• _TASK ITEM_:
Carry on the forum thread about the BIOFit Correction Saddle Pad below, picking up after its final line, ahead of the items that follow it.
EXCERPT Block Start
# BIOFit Correction Saddle Pad



## SouthernTrails (Dec 19, 2008)

.

Have not used that exact Brand but one similar.

They work well on some Horses that have Hollow Depressions Below the Wither area or a lack of muscle tone.

They do not work if someone is only using the pad to try to only make a too wide Saddle fit properly since they pad does not change the bar angle of the Saddle.


.


----------



## gssw5 (Jul 30, 2013)

I have that exact pad for my QH, I love it. After spending hundreds of dollars on pads I found that one and it was the magic pad I needed to keep him from getting sore without getting a custom saddle made for him. 

He has wide shoulders, and nothing behind them, he is kind of built like a triangle. He has a strong top line he is just built funny. The built up part of the pad fills in the hollow area and keeps the saddle from putting pressure there. He had begun to develop white hairs on either side of his withers, I have been using that pad for around 6 months now and the white hairs are about gone.


I paid about $150 for it at one of the tack supply stores near me.


----------



## Drifting (Oct 26, 2011)
EXCERPT Block End
RECORDS Block Start
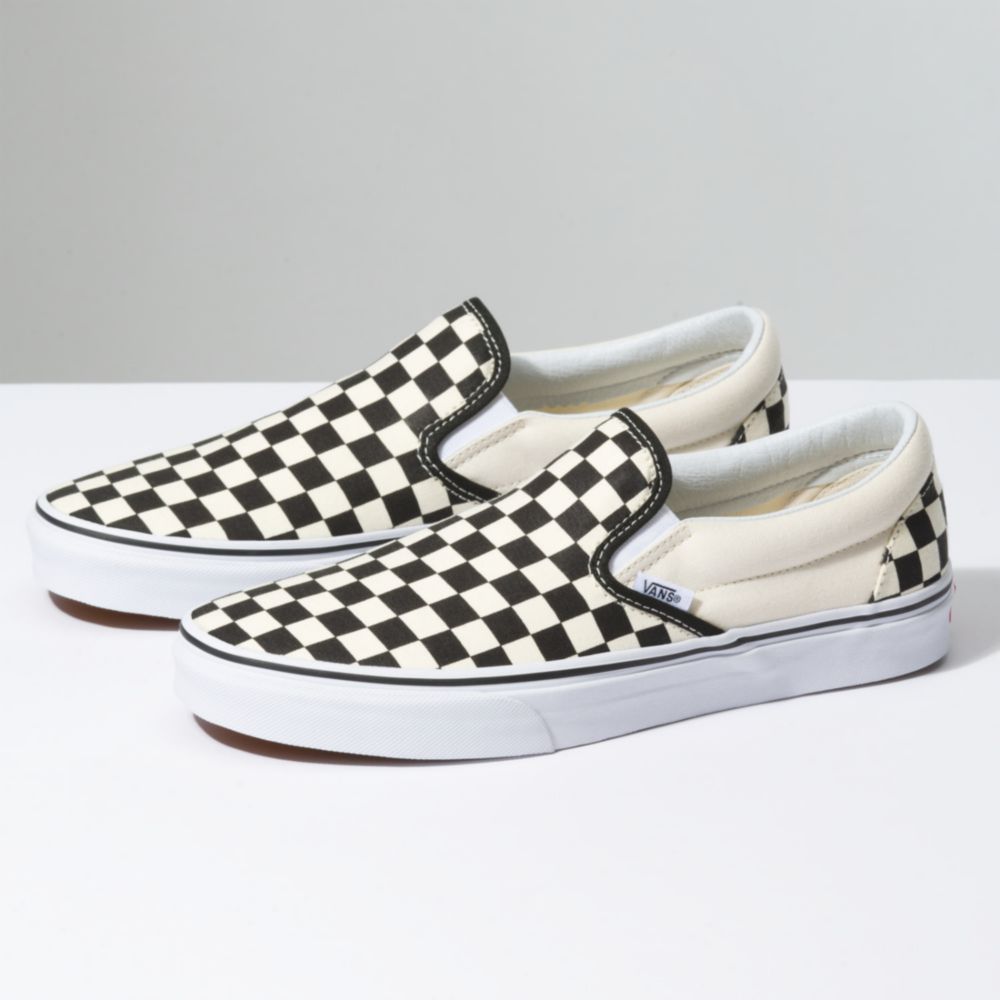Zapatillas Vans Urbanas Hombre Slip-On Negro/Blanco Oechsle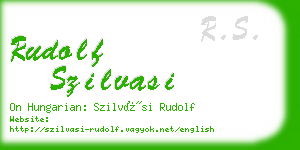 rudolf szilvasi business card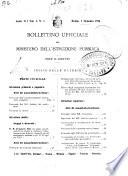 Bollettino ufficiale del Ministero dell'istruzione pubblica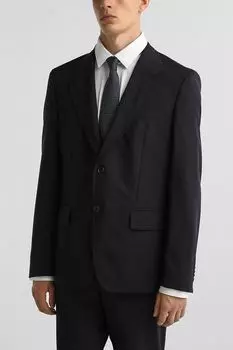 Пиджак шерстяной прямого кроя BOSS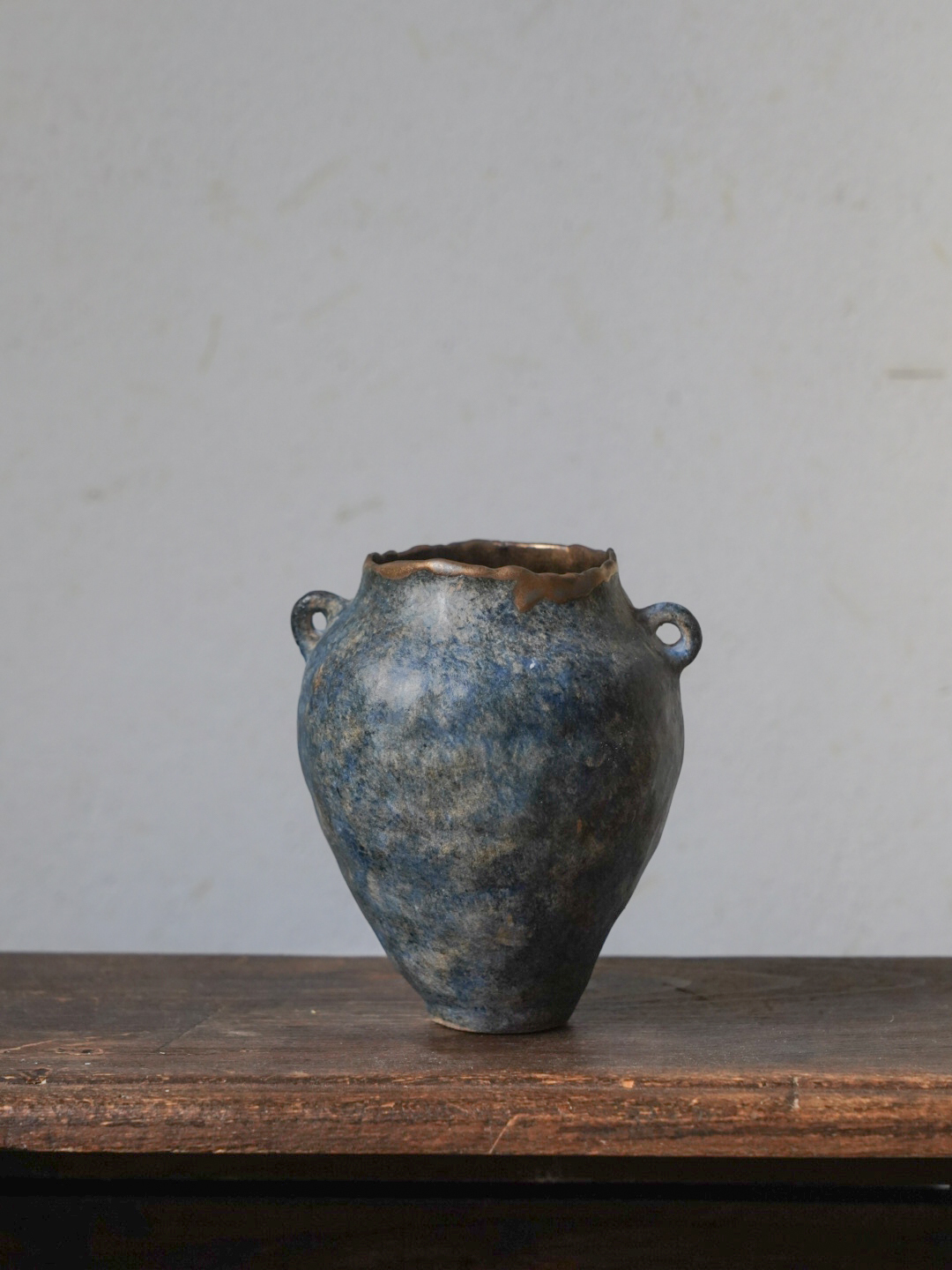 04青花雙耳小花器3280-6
RECORDS Block End
• _WRITTEN ANSWER_:
I've used this pad and it worked awesome. I had an appaloosa with atrophy behind his shoulder blades. It really helped with keeping him comfortable and saddle fit. I was lucky enough to find mine used for 100 - shipped. They are VERY easy to resell if you end up not needing it later. I always see people on facebook looking for used ones.

When I sold mine, It only took me 3 hours from posting it to paypal payment to sell.


----------



## SarahStorms (Sep 8, 2014)

I ordered it, its worth a try. I know saddle pads dont fix an ill fitting saddle. But my saddle is a little wide for my horse right now and I am working on putting more muscle on him (he had beeen sitting in a pasture for 4 years before I got to him) and I dont want to buy a SQHB saddle to have it not fit down the road... If it doesnt work I can sell/return it!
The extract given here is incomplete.